Tag Archives: Premier

What one parent wrote to Premier Wynne

Leading up to the Ontario Liberal AGM held February 2-4, 2018, citizens were asked to share “what was on their mind” with the Premier. One Ontario parent sent us her letter to the Premier, focused on school buildings in this province. 

 

Dear Premier Wynne,

I thank you for the opportunity to let you know what is concerning my community. One of my children goes to a large elementary school in Ontario and I would like to say that the parents at the school can be confident that their kids are getting the best education in a quality school in our great country. However that is not the case. 

Instead, every parent at that school has spent years very worried about the overcrowding, poor air quality, fire safety and structural integrity of that school. In short, they are concerned for their children’s safety and how it impacts their learning.

For a decade now, one of the many many urgent repairs needed on the building is the ‘standpipe system’. Imagine my surprise when I learned that that meant the fireman couldn’t hook their hoses into the upper floors of the building. Patch jobs over the years have meant almost every year at least one of the fire exits is blocked. One of the exits was boarded up for a week when an exterior staircase started to give way. For five years now, the front doors are mended frequently, as the panic bars often malfunction making it impossible to exit the building in an emergency.
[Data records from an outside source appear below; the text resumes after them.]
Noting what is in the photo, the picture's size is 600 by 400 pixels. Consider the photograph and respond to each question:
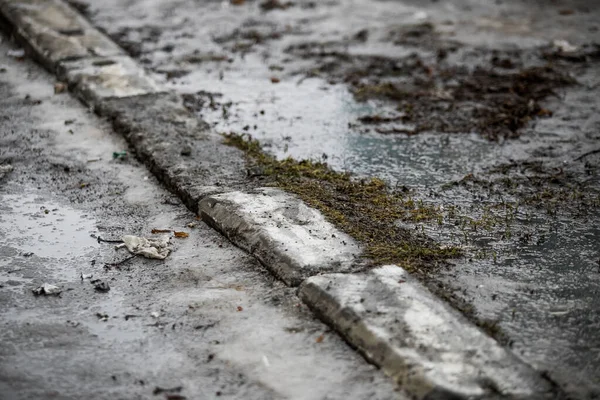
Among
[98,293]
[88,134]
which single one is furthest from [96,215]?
[88,134]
Both of my children try to time their days so that they don’t need to use the washrooms at their schools. It is very common for stalls to be missing doors and for there to be no soap or hot water. I spoke to an architect recently who explained to me how easy it is to design a washroom that doesn’t break down and is also easy to hose down at the end of the day. 

My eldest attends a high school now. The staff and teachers are excellent and work hard. I watched 4 caretakers last week scrub floors until they were gleaming. That is gleaming between the cracks that have opened up in high traffic areas. The stairs are impossible to clean, as the surfaces of them have worn down to the point where there are no longer treads for safety. Paint peels off the lockers as the kids open them. They inhale paint chips, flakes from old ceiling panels and dirty air from ancient fans that are caked in a black substance which I can’t identify.

The teachers in the school wear their winter coats, but as that is technically banned in the school, my eldest now wears 4 layers of clothing and a sweater to try to get warm enough to concentrate. She tells us how hard it is to learn when you are cold.

I try not to think about it, and I don’t talk to my kids about it, but I am also very concerned with the age of their school buildings, how behind they are in repairs and a resulting structural failure.

I guess my question to you is what are you going to do to ensure that my children and the 2,500 other children in their schools are in safe buildings that don’t expose them to asbestos, dirty air, fire risks, poor air quality, lead in the water, extreme temperatures and worse.

Please DON”T tell me that you’ve improved the funding to the schools. I can read (as can the other parents) and I can see that the repair list is getting longer every year. It is clear to all of the parents at our schools that the school board is doing all they can, and that you need to do a lot more.

I am also a home owner and I know that I can’t put repairs off because they just create a bigger, more expensive job. Why has your government let repairs go this long? As a taxpayer, I want a government who is responsible with my taxes.

Please let me know the exact steps your government plans to take so that my children have any hope of a repaired, safe school before they graduate.

Asking Premier Wynne’s government to prioritize schools in this budget

In an open letter sent on January 29, Fix Our Schools requested a coordinated response to the following three questions by February 19 from Premier Wynne, Deputy Premier Matthews, Finance Minister Sousa, Infrastructure Minister Duguid, and Education Minister Sandals:

  • Will you, as a provincial government, release $1.7-billion to fix the critical and urgent disrepair the Auditor-General has confirmed exists in Ontario’s publicly funded schools?
  • Will you increase annual provincial funding for school maintenance to provide the $1.4-billion/year to school boards that the Auditor-General has identified is required to maintain Ontario’s publicly funded schools?
  • How will you address the remaining $13.3-billion of capital repair items that provincial governments have allowed to accumulate in Ontario’s publicly funded schools?

We received an entirely unsatisfactory response letter on the evening of February 19.

Premier Wynne and her government fail to explain how they are going to immediately address the $1.7-billion of critical and urgent disrepair that Ontario’s Auditor-General says exists in our children’s schools. Our provincial government also fails to explain how they will account for the gross and chronic underfunding of public schools in this province and ignores the question on whether they will increase annual provincial funding for school maintenance to the $1.4-billion/year that Ontario’s Auditor-General says is required to maintain our schools.

Disappointed with our provincial government’s response, Fix Our Schools will be publicly asking the three questions above yet again on Monday, February 22 at a press conference being held at Queen’s Park.